The inventive stents may be made of shape memory materials such as superelastic Nitinol or spring steel, or may be made of materials which are plastically deformable. In the case of shape memory materials, the stent may be provided with a memorized shape and then deformed to a reduced diameter shape. The stent may restore itself to its memorized shape upon being heated to a transition temperature and having any restraints removed therefrom.
In some embodiments the stent, the delivery system or other portion of the assembly may include one or more areas, bands, coatings, members, etc. that is (are) detectable by imaging modalities such as X-Ray, MRI, ultrasound, etc. In some embodiments at least a portion of the stent and/or adjacent assembly is at least partially radiopaque.
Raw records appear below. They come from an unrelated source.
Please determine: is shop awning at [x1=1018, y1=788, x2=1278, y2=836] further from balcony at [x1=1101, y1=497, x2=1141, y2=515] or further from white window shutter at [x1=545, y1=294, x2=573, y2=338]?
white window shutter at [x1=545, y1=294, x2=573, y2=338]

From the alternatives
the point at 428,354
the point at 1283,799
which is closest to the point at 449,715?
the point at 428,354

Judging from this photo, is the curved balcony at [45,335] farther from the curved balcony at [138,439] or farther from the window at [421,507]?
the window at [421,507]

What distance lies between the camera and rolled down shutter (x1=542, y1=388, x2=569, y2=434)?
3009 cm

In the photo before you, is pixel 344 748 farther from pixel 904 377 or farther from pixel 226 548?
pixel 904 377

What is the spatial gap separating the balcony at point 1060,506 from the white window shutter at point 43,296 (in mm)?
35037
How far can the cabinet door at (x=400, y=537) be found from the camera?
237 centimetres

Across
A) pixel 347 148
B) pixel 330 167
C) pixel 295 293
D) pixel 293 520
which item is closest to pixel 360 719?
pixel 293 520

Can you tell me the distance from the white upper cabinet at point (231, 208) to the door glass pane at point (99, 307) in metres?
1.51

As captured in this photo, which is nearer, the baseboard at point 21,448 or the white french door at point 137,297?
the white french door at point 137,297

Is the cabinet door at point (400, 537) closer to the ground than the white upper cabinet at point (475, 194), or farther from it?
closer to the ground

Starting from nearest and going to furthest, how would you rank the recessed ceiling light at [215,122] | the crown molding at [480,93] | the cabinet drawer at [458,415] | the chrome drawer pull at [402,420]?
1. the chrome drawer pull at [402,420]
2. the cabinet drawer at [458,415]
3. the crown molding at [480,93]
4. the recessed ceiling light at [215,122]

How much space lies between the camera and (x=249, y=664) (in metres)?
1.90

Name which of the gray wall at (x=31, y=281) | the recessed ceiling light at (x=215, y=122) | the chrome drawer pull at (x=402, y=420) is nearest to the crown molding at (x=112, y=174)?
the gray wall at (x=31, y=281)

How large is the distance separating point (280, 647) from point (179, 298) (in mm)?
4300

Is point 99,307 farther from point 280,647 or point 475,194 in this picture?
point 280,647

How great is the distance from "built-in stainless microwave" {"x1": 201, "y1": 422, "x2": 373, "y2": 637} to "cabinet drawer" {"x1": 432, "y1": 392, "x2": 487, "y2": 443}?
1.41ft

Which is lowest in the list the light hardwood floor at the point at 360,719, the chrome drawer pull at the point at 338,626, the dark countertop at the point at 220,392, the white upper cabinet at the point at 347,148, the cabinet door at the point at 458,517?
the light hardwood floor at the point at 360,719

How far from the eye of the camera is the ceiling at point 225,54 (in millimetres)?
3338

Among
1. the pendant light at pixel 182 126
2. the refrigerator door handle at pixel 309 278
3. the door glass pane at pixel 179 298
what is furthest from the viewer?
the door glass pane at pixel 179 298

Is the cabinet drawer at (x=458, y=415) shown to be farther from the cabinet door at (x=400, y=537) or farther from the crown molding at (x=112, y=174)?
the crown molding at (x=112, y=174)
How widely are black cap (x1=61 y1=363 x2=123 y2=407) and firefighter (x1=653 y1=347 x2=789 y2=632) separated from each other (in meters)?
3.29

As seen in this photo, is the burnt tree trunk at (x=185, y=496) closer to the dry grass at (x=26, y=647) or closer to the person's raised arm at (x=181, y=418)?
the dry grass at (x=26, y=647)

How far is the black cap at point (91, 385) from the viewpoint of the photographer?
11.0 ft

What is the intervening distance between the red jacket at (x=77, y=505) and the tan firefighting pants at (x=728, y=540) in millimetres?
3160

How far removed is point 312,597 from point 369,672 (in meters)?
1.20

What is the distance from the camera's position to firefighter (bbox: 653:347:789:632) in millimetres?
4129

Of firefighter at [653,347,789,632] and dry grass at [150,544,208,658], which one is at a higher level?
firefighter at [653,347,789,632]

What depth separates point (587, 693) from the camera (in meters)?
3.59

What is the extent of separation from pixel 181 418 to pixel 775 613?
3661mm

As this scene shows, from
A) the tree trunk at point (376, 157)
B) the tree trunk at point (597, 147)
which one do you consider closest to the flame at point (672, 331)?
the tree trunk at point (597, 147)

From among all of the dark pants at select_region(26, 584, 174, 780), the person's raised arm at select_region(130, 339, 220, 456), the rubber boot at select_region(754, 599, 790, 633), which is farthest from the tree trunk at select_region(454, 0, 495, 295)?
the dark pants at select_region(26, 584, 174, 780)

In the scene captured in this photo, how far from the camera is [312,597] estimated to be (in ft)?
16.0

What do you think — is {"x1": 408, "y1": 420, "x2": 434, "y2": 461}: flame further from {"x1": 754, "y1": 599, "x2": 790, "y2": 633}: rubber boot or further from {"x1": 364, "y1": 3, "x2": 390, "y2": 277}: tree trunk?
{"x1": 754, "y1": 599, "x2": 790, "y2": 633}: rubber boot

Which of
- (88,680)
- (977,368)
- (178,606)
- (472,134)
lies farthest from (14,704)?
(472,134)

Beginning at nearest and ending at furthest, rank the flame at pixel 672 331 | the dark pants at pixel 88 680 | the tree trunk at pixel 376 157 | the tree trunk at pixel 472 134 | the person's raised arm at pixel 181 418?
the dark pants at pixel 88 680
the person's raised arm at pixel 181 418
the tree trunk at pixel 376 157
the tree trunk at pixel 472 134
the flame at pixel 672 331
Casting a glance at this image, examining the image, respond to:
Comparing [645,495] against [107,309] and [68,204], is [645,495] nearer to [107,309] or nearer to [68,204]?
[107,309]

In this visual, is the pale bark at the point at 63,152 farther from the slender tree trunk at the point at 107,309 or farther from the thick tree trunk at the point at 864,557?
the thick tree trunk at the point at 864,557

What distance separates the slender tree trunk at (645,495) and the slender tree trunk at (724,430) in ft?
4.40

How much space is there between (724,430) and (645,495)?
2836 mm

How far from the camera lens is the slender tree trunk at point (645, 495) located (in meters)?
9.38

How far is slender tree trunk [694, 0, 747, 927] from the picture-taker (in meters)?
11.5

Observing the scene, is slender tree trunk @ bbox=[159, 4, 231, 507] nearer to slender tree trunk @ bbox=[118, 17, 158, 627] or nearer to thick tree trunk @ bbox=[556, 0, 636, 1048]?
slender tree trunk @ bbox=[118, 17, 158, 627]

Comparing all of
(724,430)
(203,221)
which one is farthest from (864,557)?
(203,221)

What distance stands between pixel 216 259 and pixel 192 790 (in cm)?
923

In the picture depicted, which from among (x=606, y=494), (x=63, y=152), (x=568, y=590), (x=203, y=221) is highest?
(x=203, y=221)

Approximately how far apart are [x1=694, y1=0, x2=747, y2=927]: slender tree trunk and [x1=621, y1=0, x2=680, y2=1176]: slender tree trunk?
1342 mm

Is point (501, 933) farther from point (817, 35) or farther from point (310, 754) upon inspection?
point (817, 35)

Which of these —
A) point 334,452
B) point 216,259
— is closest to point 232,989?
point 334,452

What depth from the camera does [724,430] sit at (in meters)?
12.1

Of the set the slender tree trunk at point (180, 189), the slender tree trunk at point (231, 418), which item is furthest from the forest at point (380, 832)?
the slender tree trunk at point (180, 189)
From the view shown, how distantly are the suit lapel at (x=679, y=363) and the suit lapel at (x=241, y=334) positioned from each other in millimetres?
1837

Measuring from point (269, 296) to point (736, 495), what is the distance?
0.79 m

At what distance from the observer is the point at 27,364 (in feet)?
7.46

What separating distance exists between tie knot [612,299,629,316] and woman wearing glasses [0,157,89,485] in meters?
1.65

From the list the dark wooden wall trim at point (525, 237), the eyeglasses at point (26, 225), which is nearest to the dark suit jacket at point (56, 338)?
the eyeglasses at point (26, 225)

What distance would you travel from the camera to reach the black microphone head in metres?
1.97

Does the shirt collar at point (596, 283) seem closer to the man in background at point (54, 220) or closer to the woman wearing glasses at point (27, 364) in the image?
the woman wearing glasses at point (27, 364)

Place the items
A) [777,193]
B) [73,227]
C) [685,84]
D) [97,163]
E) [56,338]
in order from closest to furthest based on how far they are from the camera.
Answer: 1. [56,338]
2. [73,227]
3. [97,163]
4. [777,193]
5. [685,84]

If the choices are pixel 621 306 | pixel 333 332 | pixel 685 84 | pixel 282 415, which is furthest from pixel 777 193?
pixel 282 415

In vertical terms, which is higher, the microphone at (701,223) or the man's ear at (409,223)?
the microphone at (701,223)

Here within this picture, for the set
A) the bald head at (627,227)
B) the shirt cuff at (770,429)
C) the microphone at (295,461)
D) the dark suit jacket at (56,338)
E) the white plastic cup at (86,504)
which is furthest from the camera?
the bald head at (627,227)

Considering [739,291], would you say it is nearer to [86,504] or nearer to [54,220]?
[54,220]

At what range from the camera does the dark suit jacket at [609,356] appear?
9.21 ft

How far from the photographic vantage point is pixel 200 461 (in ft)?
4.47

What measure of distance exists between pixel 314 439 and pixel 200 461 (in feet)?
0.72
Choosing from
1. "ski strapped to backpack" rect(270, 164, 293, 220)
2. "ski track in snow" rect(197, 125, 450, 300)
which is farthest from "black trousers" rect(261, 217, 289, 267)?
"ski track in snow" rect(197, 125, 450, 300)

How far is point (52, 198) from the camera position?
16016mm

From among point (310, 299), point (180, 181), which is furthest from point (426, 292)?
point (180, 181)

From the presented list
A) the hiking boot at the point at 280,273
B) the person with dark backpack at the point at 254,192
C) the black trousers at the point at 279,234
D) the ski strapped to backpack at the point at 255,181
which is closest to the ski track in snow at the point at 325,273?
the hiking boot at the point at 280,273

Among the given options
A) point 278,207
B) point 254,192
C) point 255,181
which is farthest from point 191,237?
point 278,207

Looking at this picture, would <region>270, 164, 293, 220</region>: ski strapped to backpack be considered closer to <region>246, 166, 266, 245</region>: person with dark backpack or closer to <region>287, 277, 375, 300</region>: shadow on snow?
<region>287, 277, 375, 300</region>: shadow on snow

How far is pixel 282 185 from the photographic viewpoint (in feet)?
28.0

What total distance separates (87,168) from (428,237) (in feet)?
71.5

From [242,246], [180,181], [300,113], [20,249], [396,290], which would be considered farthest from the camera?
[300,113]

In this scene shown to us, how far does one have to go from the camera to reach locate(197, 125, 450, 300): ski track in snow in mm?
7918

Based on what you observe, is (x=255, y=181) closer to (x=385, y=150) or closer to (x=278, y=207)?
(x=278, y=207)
The above disclosure is intended to be illustrative and not exhaustive. This description will suggest many variations and alternatives to one of ordinary skill in this art. The various elements shown in the individual figures and described above may be combined or modified for combination as desired. All these alternatives and variations are intended to be included within the scope of the claims where the term “comprising” means “including, but not limited to”.
Further, the particular features presented in the dependent claims may be combined with each other in other manners within the scope of the invention such that the invention should be recognized as also specifically directed to other embodiments having any other possible combination of the features of the dependent claims. For instance, for purposes of claim publication, any dependent claim which follows should be taken as alternatively written in a multiple dependent form from all prior claims which possess all antecedents referenced in such dependent claim if such multiple dependent format is an accepted format within the jurisdiction (e.g. each claim depending directly from claim 1 should be alternatively taken as depending from all previous claims). In jurisdictions where multiple dependent claim formats are restricted, the following dependent claims should each be also taken as alternatively written in each singly dependent claim format which creates a dependency from a prior antecedent-possessing claim other than the specific claim listed in such dependent claim below.
This completes the description of the invention. Those skilled in the art may recognize other equivalents to the specific embodiment described herein which equivalents are intended to be encompassed by the claims attached hereto.